Supplemental Light-emitting Diode Effects on the Growth, Fruit Quality, and Yield of Two Greenhouse-grown Strawberry (Fragaria ×ananassa) Cultivars

Abstract

Recent interest in off-season greenhouse-grown food crops, in combination with supplemental (top) lighting (SL), has created opportunities for local production of high-value fruit crops such as strawberries (Fragaria ×ananassa). Light-emitting diodes (LEDs) as SL can be tailored to a specific quality of radiation (i.e., wavelengths) to promote increased production and quality of greenhouse-grown crops. The objectives of this study were to evaluate the effects of three LED light bars on off-season controlled environmental agriculture (CEA) production of 2-day neutral strawberry cultivars: Albion and San Andreas. LED effects on overall vegetative biomass (e.g., stolon production, crown number, and leaf area), marketable fruit yield, and fruit quality [e.g., individual fruit weight and soluble solids content (SSC)] were measured during decreasing daylengths from Oct. to Dec. 2017 (Expt. 1) and increasing daylengths of Jan. to Apr. 2018 (Expt. 2). We hypothesized that the addition of SL via three LED treatments would increase measured parameters. Specifically, it was expected that the LED bars [high blue (HB) and low blue (LB)] with greater intensities of blue and red light would produce greater yields and also increase SSC of the berries.

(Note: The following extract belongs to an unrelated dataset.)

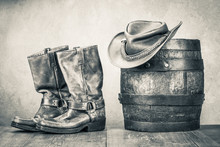 Wild West Old Retro Leather Cowboy Boots, Hat And Oak Barrel. Vintage Style Sepia Photo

The hypotheses were tested by evaluating three LED light top bars [white far-red (WFR; 440–450 nm), HB, and LB], with wavelength peaks of blue (450 nm) and red (665 nm) light, but differing photosynthetic photon flux densities (PPFDs). Results from these experiments showed that individual strawberry fruit size and SSC were increased with the use of HB and LB LEDs during the shortening days of Expt. 1. Increased leaf area and crown number were also affected positively within all LED treatments (WFR, LB, HB) for ‘San Andreas’. Relative to Expt. 1, the lengthening days of Expt. 2 elicited more limited fruit responses, although increased stolon production within all treatments was reported. In addition, differences between cultivars in leaf area and SSC were observed with ‘San Andreas’ growing larger leaves and ‘Albion’ berries having a greater SSC. Individual fruit weight of both cultivars responded similarly, with increased fruit size in LB and HB, specifically within both Expt. 1 and Expt. 2. Our studies indicate that the addition of SL, in the form of LB and HB improved overall strawberry fruit quality and plant growth during shortening daylengths and under greenhouse CEA conditions.